Hele başıma gelen bir olayı hiç unutmam ve her balık yediğimde bu olay aklıma gelir. Eğer yanımda daha önce anlatmadığım bir kişi veya kişiler varsa mutlaka anlatırım. Ceyhan Nehri; Elbistan’ın güney-doğusunda bulunan Pınarbaşı mevkiinden doğar ve şehrin ortasından geçerek kuzey-batıya doğru akar gider. Eskiden nehirlerimizde, derelerimizde çok balık olurdu. Ceyhan Nehri’nde de balık çoktu. Yanlış avlanma sonucu bugün hiç balık kalmadı. 1960’lı yıllar bir gün babam “sazan balığı” almış. Bu balık çok kılçıklı olur ve balık büyükse kılçığı da büyük olur; ayrıca ince kılçıkları da vardır. Kılçığını ancak piştikten sonra yerken ayıklarsın. Çok dikkatli yenilmesi gereken bir balıktır. Anam ocakta balığı pişiriyordu. (Kerpiç evlerde odanın içerisinde bacalı ocaklar olurdu, yemekler odun yakılarak bu ocaklarda pişirilirdi.) Çocukluk işte, “canım çekti” istedim. Anam balıktan biraz verdi. Tabii kılçığına dikkat etmeden balığı yemeye başladım. Ağzımda sert bir şeyler vardı; yutmak istedim, boğazıma bir şey takıldı yutamıyordum. Öksürmeye başladım; anam su verdi, suyu içtim yine yutamıyordum. Ekmek verdi, onu da çiğnedim yutmak istedim yutamadım. Sanki öleceğim: “Hık mık” sesler çıkarıyordum. Hemen “Gülkız Bacı”ya götürdüler: Allah’tan evdeymiş. Ağzımı açtı, boğazıma doğru baktı. Tam boğazımın girişinde büyükçe bir kılçık yan olarak iki taraflı ete saplanmış. Hemen bir kaşığın sap tarafını (tam hatırlayamıyorum, küçük soba maşası da olabilir) ağzıma soktu ve kılçığı ittirerek kırdı. Su verdiler içtim, kılçık gitti. Böylece beni ölümden kurtardı. Bu olayı, hayatım boyunca hiç unutamadım.
Kısacası “Gülkız Bacı”; her türlü yaralanmada, kol veya ayak kırıklarında, çıkıklarda ilk başvurulan insandı.
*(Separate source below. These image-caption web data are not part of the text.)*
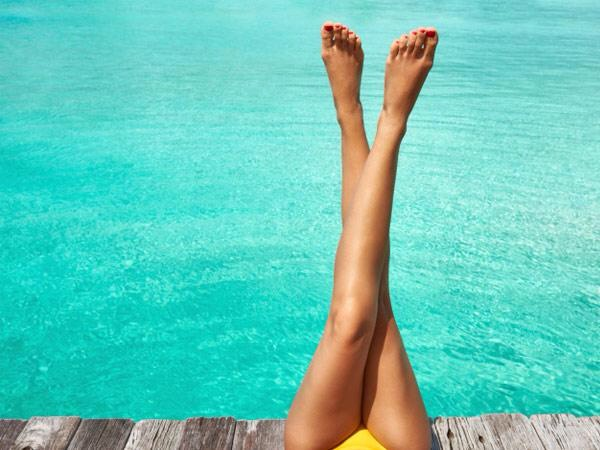 Keep legs compressed like in leggings over night after shaving.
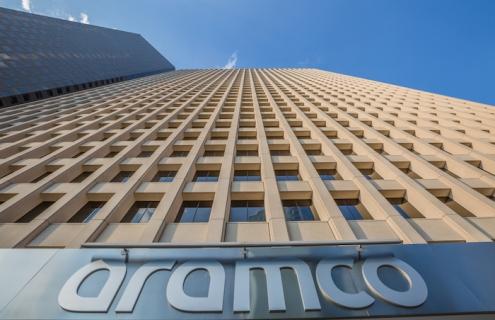 Aramco Dividend Won't Cover Saudi Budget Gap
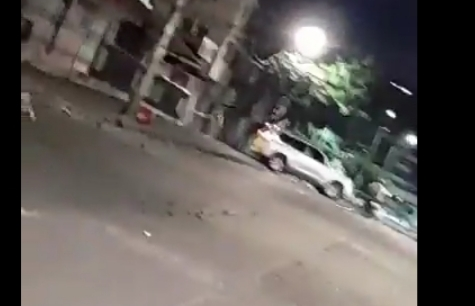 Ataque armado a manifestantes en Cali 1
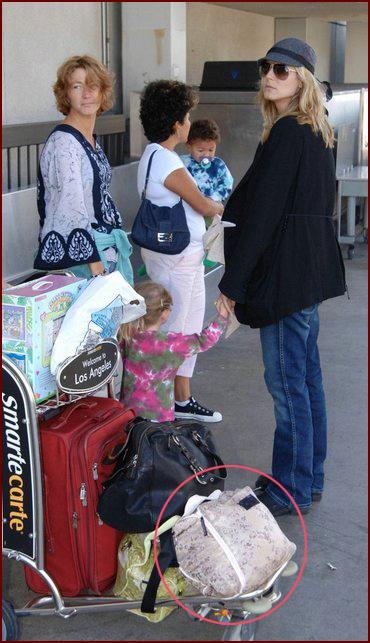 ХАЙДИ КЛУМ и её PETUNIA BOXY PACK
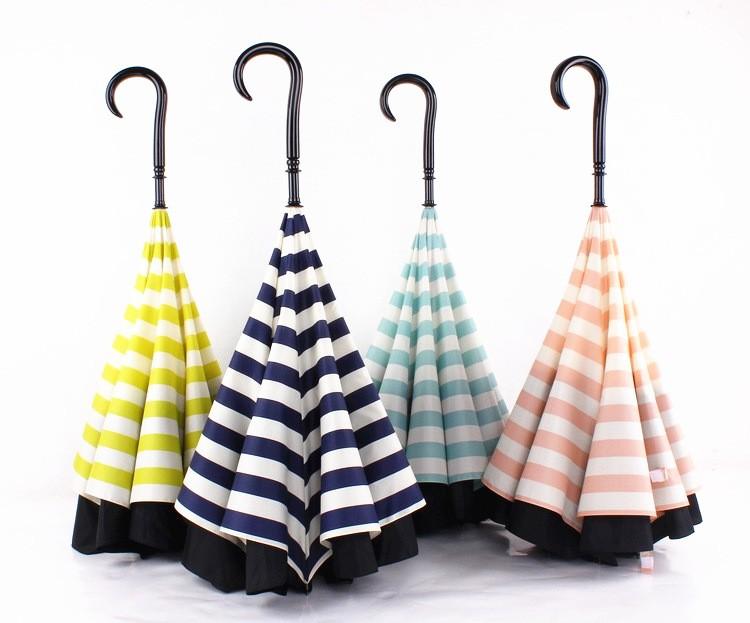 Navy Stripe Inverted Umbrellas C-shape J-shape Handle Waterproof Double  Layer Reverse Car Umbrella Paraguas Rain Umbrella - us613 bd527b43955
"Gülkız Bacı”nın bir de kaynanası “Eşatma” varmış. Rahmetlinin çok saf biri olduğunu söylerlerdi. Kendisiyle ilgili -fıkra misali- yaşanmış çok olay anlatılırdı. Biraz da ondan bahsetmek istiyorum. Tabii ki, zenginler de olmakla birlikte Elbistan halkının büyük çoğunluğu fakirdi; evde sobaya veya ocağa atacak odunları bile yoktu. Kadıncağız evde soğuktan üşümüş, dışarı çıkmış: Her taraf karlar içinde, dışarıda da dondurucu bir soğuk. Çaresiz bir halde kendi kendine bir “mani” tutturmuş, şöyle demiş:
Çiriş gelse çarşılarda satılsa,
Lalek gelse yuvasına otursa,
Allah’a hoş gelse yazı getirse,
Yaz bahar ayları ne zaman gelir.
(Çiriş: Nisan sonu veya Mayıs başında çıkan bir bitkidir. Genelde her evde bir defa da olsa yemeği yapılır. Biraz da havaların ısınacağının ve yazın geleceğinin müjdecisidir. Lalek: Elbistan’da halk ağzında “leylek”in söyleniş şeklidir.)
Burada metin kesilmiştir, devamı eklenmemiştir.